Content Security Policy
Recommended policy
A policy like the following is enough to run Dockview with popouts:
Content-Security-Policy:
default-src 'self';
style-src 'self' 'nonce-RANDOM_NONCE';
script-src 'self' 'nonce-RANDOM_NONCE';
Note that:
- You do not need
'unsafe-inline'instyle-src. RANDOM_NONCEmust be regenerated per response. It should be the same nonce that your server-rendered HTML applies to its own<script>/<style>tags.- The nonce only authorises the inline
<style>elements Dockview injects. Any external CSS files Dockview re-attaches as<link rel="stylesheet">in the popout are still subject to yourstyle-srcsource expressions — make sure those URLs are covered by'self'or an explicit origin in the directive. - If your popout is same-origin (the default for
window.open(url)whereurlis on your origin), the popout document inherits your CSP and nonce, so the same nonce works for both windows.
Passing the nonce to Dockview
Dockview forwards a nonce option to every <style> element it creates. The nonce must be valid for the document the <style> lands in, which — for popout windows — is not the opener document.

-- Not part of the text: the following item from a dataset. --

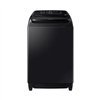 Picture of SAMSUNG 16kg TOP LOAD WASHER WA16R6380BV/FQ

Because popout.html is a separate HTTP response with its own freshly-generated nonce, the parent page's nonce is never valid in the popout's CSP context.
For this reason nonce accepts either a string (when the same nonce is known to cover both documents, e.g. during local development with a static policy) or a function that is called with the target Document so you can read the nonce directly off the popout page.
The recommended setup is to have your popout.html emit a <meta name="csp-nonce"> element with its request nonce, then read it through the function form:
<DockviewReact
nonce={(doc) =>
doc
.querySelector<HTMLMetaElement>('meta[name="csp-nonce"]')
?.content
}
onReady={onReady}
components={components}
/>
<!-- Vue -->
<dockview-vue :nonce="readCspNonce" @ready="onReady" />
<dockview-angular [nonce]="readCspNonce" (ready)="onReady($event)"></dockview-angular>
import { createDockview } from 'dockview-core';
const api = createDockview(element, {
nonce: (doc) =>
doc
.querySelector<HTMLMetaElement>('meta[name="csp-nonce"]')
?.content,
createComponent: (options) => { /* ... */ },
});
If your popout markup uses a different convention (for example a global like window.__CSP_NONCE__), return that from the function instead.
CSP checklist
- Add
'nonce-<value>'to yourstyle-srcdirective on both the main page and the popout page. - Generate a fresh nonce per response (on both pages).
- In the popout HTML, expose the nonce in a known location (a
<meta name="csp-nonce">tag is the most portable choice). - Provide the function form of
nonceto Dockview so it reads the popout's own nonce at the moment styles are injected. - Serve the popout from the same origin as the host so it inherits your origin's CSP defaults.
Trusted Types
Dockview is also compatible with Trusted Types (require-trusted-types-for 'script'). Dockview clears DOM subtrees with Node.replaceChildren() rather than element.innerHTML = '', which Trusted Types treats as a sink.